"Saya ditelanjangi dan diikat ke kursi berlubang di bagian bawahnya. Para interogator menyiksa kami dengan memberikan tekanan dan pukulan langsung pada bagian tubuh sensitif kami dalam suhu yang sangat dingin.
Saya terus seperti itu selama berhari-hari, buang air besar di ember yang ditaruh di bawah saya.”
Menurut Faraj, jenis penyiksaan yang digunakan sipir penjara bergantung pada keberuntungan sipir.
“Ketika mereka membawa saya kembali ke sel, saya melihat para tahanan yang kulitnya telah meleleh… terbakar oleh air panas yang disiramkan langsung ke tubuh mereka.
“Mereka menjerit kesakitan siang dan malam, tetapi tak seorang pun mendapat perawatan.”
Para tahanan dipindahkan ke tenda-tenda yang dikelilingi kawat berduri, sekitar 30 tahanan berdesakan dalam setiap tenda.
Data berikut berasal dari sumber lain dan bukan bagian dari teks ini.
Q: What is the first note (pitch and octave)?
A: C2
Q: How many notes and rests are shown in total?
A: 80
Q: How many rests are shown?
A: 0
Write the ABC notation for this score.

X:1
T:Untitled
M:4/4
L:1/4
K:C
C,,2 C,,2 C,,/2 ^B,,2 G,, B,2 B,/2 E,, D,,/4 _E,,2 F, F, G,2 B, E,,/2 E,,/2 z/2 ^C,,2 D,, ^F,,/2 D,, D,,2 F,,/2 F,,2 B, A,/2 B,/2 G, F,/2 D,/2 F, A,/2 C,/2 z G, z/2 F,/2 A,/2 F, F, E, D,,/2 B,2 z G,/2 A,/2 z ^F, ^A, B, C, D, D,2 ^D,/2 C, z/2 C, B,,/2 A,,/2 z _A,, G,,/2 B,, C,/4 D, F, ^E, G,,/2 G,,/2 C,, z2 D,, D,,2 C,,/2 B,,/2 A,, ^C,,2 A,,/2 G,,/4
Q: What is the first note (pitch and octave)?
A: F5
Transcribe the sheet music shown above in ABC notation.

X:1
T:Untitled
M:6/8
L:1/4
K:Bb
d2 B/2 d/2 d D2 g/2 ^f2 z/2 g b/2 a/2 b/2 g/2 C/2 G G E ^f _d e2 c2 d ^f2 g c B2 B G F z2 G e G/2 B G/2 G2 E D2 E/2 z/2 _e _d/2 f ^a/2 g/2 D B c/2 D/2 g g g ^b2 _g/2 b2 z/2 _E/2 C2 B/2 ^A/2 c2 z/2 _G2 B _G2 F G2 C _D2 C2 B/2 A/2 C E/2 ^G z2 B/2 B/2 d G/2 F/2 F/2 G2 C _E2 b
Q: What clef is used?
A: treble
“Tidur nyenyak hanyalah mimpi. Kami diizinkan mandi beberapa minggu sekali, semuanya dalam rentang waktu satu jam dari pukul 8 pagi hingga 9 pagi.”
Ruam dan penyakit kulit seperti kudis menyebar di antara para tahanan.
“Kami punya satu handuk untuk 30 orang, yang kami bagi menjadi beberapa bagian kecil. Kami punya satu seragam, yang sama dengan yang kami kenakan saat datang. Saya beberapa kali terkena kudis.”
Suatu hari, Faraj marah dan menuntut pengobatan.
“Hari itu, saya diseret dan dikurung dalam sel isolasi selama tiga hari… siksaannya sangat kejam.”
Karena tidak ada pengobatan yang tersedia, kata Faraj, para tahanan menggunakan apa yang mereka miliki, yaitu memeras sedikit air tomat ke kulit mereka untuk menghilangkan rasa gatal.
Mereka diberi satu tomat untuk dibagikan kepada empat tahanan, tetapi rasa tidak nyamannya cukup parah sehingga perlu menggunakannya pada kulit mereka.